■ ÉNONCÉ DU PROBLÈME
Pouvez-vous recopier, dans les critiques du recueil de nouvelles, le passage qui commence par les mots « Hormis ce détail, j'ai » et s'arrête après « tête ailleurs dernièrement... » ?
+++ EXTRAIT DU TEXTE +++
Certaines nouvelles de ce recueil m'ont véritablement mises mal à l'aise. La plupart délicieusement — parce que quand on lit ce genre d'histoire, ce n'est pas pour y croiser des bisounours — mais une en particulier m'a vraiment posé problème (Micro-coupure) pour son côté "ambiance cruelle et malsaine qu'on fait durer trop longtemps".
Hormis ce détail, j'ai bien aimé de me retrouver dans ces histoires qui oscillent entre rêve et réalité. Elles sont intéressantes et j'ai bien aimé la plupart des chutes dont certaines m'ont faites rire.
En revanche, j'ai trouvé que les personnages principaux étaient souvent comparables — des hommes que j'ai toujours imaginé dans des tranches d'âge identiques et avec des caractères similaires —, un peu comme si c'était le même à chaque fois.
En bref, j'ai passé un agréable moment de lecture en compagnie de ce recueil que je vous recommande de lire durant la période d'Halloween.
Jeanne Sélène - 24 janvier 2016
J'ai eu un peu plus de difficulté à me plonger dans ce recueil, sûrement parce que j'avais légèrement la tête ailleurs dernièrement...
Toujours est-il qu'il me reste quelques impressions : une écriture agréable, des thèmes assez variés, une frontière floue entre rêve et réalité, quelques fins qui sont tombées à plat pour moi, mais quelques très bonnes impressions aussi (pour les nouvelles Sang pour cent et Poker notamment).
+++ DONNÉES FOURNIES +++
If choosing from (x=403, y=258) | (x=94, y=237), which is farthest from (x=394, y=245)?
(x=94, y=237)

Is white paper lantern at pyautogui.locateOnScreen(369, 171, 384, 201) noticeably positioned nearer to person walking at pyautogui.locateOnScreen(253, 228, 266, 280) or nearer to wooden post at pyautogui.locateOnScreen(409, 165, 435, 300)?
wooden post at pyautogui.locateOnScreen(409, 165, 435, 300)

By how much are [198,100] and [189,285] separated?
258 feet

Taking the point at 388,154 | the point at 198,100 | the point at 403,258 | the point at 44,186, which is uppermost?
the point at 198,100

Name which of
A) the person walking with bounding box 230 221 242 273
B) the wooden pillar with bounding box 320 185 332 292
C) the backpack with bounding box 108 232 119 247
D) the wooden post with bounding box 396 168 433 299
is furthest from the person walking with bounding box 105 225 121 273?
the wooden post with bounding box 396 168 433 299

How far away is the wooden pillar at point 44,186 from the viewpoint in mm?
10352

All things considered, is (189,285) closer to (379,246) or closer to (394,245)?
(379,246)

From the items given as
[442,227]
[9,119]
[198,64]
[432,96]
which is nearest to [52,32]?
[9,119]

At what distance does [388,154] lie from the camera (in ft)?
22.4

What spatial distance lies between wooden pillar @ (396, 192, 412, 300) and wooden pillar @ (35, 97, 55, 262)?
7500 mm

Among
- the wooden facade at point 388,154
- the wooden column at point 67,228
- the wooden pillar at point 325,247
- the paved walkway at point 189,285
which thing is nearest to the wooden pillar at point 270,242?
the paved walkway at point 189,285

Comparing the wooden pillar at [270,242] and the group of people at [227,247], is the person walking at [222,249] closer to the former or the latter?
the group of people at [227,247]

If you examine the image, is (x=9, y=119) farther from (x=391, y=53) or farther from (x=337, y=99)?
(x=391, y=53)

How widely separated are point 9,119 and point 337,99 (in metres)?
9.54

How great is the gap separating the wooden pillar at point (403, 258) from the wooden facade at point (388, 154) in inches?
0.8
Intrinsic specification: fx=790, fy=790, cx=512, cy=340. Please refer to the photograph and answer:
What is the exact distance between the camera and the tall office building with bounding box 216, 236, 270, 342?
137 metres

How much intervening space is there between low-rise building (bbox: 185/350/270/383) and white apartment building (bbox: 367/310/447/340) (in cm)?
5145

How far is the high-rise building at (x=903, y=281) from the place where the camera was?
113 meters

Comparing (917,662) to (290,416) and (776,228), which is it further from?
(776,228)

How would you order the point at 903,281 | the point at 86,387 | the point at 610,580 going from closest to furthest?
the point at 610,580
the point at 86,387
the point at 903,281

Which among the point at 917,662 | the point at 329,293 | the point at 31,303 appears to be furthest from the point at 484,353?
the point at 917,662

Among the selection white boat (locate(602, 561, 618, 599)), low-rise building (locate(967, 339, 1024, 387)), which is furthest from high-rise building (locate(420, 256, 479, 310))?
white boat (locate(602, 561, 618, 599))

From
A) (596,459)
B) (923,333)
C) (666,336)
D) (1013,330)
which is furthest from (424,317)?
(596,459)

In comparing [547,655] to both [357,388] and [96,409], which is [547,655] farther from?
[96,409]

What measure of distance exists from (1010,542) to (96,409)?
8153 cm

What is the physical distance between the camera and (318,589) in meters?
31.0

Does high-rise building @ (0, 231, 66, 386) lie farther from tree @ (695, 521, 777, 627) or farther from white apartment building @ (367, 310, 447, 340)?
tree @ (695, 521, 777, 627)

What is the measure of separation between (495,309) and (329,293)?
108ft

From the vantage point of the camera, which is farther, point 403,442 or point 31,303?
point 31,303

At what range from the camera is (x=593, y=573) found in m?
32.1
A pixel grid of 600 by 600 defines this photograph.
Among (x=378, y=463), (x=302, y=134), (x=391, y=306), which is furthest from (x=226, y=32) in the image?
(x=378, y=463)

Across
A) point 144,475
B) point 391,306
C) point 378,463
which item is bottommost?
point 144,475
+++
■ RÉPONSE PROPOSÉE
Hormis ce détail, j'ai bien aimé de me retrouver dans ces histoires qui oscillent entre rêve et réalité. Elles sont intéressantes et j'ai bien aimé la plupart des chutes dont certaines m'ont faites rire.
En revanche, j'ai trouvé que les personnages principaux étaient souvent comparables — des hommes que j'ai toujours imaginé dans des tranches d'âge identiques et avec des caractères similaires —, un peu comme si c'était le même à chaque fois.
En bref, j'ai passé un agréable moment de lecture en compagnie de ce recueil que je vous recommande de lire durant la période d'Halloween.
Jeanne Sélène - 24 janvier 2016
J'ai eu un peu plus de difficulté à me plonger dans ce recueil, sûrement parce que j'avais légèrement la tête ailleurs dernièrement...